Direction>
List each line of the rows below that contains the string "instances". Match case exactly.

Data to process>

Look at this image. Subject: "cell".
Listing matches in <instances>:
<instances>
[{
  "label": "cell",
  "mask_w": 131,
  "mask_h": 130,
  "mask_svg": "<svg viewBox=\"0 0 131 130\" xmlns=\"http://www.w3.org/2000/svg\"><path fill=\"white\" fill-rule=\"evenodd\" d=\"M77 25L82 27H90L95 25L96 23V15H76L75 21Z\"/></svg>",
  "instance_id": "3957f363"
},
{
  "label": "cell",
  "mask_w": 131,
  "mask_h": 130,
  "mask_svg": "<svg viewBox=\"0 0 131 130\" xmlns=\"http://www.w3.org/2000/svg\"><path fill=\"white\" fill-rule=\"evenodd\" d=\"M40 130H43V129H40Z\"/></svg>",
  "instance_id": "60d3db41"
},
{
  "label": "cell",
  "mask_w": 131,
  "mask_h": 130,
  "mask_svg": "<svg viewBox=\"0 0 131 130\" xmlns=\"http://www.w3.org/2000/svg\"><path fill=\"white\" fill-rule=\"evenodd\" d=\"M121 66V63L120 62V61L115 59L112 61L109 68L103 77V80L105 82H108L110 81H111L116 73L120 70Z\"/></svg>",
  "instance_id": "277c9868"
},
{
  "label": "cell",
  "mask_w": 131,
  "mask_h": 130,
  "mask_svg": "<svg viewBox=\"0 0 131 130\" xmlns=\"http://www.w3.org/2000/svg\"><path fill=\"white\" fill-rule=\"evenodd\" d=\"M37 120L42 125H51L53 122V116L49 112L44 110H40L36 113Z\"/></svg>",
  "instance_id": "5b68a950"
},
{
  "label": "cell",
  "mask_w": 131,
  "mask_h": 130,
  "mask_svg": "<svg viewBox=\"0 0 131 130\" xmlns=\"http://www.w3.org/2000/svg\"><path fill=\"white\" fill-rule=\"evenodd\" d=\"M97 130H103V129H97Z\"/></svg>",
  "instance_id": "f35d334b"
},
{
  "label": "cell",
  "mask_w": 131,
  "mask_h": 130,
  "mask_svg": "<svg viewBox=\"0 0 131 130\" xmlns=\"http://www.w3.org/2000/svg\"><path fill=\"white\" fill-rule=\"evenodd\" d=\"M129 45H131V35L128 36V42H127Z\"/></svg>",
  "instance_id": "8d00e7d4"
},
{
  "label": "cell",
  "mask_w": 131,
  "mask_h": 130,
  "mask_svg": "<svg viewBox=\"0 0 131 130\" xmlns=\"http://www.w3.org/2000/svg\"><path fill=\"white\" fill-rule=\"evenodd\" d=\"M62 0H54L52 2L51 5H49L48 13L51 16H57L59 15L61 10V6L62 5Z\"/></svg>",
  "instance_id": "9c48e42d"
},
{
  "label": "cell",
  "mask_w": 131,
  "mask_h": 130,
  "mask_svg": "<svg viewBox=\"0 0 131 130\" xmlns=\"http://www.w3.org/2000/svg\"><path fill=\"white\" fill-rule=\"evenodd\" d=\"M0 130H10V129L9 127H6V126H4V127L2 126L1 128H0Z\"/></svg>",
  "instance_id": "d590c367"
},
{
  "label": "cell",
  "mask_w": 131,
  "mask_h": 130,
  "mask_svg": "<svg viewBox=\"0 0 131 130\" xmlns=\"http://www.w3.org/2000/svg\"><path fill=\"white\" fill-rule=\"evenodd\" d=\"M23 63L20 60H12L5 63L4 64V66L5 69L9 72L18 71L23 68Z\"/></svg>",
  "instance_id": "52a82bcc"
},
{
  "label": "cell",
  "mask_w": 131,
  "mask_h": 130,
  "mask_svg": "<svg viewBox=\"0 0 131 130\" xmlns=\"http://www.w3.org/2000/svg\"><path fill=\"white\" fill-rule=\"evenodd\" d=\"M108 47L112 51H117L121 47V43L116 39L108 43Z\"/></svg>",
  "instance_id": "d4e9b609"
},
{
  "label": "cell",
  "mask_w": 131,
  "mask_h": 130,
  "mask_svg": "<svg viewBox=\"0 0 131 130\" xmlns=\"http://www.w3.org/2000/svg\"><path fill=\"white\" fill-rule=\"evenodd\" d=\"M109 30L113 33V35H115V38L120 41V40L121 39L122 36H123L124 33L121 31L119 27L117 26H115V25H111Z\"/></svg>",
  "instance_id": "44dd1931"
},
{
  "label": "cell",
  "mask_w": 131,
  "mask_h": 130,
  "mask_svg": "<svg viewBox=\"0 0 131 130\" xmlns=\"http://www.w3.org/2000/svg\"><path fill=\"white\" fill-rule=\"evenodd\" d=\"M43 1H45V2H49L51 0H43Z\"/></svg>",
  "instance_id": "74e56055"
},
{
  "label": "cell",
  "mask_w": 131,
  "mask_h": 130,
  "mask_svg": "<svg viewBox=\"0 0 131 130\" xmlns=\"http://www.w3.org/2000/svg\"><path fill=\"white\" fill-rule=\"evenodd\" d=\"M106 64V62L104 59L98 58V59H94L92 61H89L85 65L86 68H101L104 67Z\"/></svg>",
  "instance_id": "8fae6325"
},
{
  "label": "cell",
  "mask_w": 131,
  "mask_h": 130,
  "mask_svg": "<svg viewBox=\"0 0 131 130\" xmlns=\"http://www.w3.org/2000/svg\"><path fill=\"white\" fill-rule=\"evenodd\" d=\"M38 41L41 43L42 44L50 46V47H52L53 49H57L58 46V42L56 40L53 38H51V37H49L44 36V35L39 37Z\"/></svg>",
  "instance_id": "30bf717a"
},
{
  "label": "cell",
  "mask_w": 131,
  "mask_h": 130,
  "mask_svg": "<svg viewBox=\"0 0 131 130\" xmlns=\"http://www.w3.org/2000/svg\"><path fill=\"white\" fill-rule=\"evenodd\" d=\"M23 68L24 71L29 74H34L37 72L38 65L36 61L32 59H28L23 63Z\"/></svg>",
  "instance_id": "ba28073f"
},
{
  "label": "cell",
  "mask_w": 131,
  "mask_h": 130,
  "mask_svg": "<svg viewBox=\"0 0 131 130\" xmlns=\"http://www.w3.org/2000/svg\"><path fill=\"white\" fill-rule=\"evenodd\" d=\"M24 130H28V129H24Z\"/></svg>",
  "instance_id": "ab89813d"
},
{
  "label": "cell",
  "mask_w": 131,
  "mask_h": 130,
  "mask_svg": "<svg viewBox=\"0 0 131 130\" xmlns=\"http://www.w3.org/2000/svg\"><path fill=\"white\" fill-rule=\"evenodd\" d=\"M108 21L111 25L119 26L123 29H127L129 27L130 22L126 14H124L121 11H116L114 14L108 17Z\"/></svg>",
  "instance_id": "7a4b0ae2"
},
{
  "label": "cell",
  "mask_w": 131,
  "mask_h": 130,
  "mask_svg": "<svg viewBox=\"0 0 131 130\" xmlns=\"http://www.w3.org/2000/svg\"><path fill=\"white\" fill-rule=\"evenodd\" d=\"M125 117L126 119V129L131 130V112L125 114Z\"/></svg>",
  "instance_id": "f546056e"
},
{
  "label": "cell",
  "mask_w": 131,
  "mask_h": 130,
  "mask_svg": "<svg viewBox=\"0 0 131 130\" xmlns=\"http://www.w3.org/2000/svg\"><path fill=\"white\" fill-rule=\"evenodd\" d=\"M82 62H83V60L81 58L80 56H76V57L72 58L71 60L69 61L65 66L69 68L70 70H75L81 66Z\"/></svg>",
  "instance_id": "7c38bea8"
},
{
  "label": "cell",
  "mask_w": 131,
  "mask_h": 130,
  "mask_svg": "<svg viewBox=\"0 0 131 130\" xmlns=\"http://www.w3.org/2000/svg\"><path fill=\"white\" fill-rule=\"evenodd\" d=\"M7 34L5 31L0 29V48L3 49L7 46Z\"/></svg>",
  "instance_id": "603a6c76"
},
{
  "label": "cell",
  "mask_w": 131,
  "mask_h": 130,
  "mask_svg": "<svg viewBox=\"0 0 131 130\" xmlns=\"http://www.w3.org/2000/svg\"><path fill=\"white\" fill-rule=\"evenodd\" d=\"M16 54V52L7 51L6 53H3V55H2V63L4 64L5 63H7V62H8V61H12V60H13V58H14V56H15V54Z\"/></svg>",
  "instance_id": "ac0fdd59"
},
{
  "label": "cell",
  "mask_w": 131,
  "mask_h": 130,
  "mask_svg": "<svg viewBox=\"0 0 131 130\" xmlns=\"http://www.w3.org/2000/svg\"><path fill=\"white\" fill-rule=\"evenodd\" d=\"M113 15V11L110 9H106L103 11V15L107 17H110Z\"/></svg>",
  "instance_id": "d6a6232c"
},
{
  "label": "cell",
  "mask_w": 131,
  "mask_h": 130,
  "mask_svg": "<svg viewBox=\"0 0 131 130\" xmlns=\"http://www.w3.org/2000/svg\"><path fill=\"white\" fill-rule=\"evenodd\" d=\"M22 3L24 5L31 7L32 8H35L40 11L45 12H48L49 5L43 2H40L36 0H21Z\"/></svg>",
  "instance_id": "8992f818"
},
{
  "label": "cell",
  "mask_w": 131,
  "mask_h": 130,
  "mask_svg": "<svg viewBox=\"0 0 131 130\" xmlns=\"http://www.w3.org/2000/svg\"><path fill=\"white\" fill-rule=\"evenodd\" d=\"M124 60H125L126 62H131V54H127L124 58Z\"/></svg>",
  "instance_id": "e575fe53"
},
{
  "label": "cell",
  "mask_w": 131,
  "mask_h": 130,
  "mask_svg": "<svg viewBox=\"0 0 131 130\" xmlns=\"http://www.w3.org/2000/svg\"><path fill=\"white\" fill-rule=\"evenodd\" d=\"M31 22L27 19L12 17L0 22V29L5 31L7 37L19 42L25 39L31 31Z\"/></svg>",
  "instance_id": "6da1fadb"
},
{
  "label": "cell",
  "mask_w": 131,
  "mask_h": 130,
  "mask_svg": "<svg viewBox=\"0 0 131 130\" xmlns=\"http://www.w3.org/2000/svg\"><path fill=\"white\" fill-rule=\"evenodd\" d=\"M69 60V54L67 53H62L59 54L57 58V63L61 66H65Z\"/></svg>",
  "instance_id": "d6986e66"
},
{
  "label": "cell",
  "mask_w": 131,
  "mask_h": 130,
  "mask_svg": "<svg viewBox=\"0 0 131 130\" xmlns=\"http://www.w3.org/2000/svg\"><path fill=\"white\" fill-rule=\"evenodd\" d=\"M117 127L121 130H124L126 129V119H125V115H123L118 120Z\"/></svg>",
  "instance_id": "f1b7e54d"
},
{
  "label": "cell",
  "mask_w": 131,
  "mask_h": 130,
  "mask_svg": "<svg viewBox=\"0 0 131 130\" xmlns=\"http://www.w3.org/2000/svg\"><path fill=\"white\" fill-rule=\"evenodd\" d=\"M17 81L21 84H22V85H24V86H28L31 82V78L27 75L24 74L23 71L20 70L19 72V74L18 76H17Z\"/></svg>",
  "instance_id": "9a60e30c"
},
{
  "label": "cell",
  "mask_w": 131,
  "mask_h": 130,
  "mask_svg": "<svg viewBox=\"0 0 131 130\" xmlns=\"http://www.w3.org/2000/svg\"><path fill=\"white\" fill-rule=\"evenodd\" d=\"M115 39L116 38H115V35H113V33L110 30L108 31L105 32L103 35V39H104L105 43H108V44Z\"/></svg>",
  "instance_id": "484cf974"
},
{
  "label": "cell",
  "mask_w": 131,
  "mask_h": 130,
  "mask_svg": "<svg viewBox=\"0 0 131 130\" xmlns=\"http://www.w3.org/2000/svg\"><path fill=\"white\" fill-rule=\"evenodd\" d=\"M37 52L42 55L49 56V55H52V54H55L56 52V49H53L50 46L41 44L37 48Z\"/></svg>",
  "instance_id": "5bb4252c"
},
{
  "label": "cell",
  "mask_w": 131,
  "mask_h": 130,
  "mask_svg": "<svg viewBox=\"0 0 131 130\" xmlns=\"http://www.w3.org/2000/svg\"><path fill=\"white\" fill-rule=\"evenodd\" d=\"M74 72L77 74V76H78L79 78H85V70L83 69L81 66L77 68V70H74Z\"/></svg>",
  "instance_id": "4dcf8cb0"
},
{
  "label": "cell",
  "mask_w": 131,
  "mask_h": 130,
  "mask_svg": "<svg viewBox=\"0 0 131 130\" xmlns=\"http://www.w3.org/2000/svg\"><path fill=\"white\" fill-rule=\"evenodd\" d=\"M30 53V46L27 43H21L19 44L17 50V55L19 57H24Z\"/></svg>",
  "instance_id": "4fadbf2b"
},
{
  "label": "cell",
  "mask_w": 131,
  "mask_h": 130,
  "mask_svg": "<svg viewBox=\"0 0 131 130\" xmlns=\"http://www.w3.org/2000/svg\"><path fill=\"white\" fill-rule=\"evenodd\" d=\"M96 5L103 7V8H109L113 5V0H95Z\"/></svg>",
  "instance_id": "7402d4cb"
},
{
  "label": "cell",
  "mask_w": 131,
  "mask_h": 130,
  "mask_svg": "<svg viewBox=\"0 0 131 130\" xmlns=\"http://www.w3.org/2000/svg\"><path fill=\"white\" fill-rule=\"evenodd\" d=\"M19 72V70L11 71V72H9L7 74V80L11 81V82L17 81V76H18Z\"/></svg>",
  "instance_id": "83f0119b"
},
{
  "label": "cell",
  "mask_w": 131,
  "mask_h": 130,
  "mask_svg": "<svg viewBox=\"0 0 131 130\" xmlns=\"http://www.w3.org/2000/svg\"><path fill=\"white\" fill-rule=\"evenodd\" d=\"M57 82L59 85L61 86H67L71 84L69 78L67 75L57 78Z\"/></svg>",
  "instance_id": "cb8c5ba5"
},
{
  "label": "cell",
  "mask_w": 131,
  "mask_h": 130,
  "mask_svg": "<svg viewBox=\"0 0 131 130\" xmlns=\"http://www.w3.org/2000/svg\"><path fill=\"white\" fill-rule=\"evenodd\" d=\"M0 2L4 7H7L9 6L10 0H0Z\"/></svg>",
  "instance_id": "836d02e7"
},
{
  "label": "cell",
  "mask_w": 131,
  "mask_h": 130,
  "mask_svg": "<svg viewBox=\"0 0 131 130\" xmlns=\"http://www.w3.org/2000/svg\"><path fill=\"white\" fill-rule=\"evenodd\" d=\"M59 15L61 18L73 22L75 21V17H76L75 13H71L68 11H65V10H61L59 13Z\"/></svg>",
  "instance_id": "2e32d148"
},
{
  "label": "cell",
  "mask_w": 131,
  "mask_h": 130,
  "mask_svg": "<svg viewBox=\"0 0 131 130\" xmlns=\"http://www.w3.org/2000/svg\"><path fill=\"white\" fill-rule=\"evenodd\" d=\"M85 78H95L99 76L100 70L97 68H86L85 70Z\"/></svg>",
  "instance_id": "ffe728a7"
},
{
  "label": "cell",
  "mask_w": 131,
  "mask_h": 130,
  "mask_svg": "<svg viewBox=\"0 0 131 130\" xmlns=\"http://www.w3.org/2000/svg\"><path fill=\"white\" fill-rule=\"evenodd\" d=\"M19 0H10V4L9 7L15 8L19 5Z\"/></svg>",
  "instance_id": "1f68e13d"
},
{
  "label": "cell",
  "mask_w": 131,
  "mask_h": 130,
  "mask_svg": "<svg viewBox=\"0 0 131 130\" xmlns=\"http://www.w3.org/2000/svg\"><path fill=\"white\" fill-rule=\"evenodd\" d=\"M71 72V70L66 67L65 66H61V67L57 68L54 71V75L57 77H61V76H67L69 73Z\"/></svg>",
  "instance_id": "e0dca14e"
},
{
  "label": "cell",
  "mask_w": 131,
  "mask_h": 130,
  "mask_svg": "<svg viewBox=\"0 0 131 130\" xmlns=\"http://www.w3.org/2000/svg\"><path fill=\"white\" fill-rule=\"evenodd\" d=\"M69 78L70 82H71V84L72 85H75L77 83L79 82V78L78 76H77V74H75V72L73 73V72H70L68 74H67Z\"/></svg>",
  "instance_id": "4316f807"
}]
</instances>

Exercise solution>
Listing matches in <instances>:
<instances>
</instances>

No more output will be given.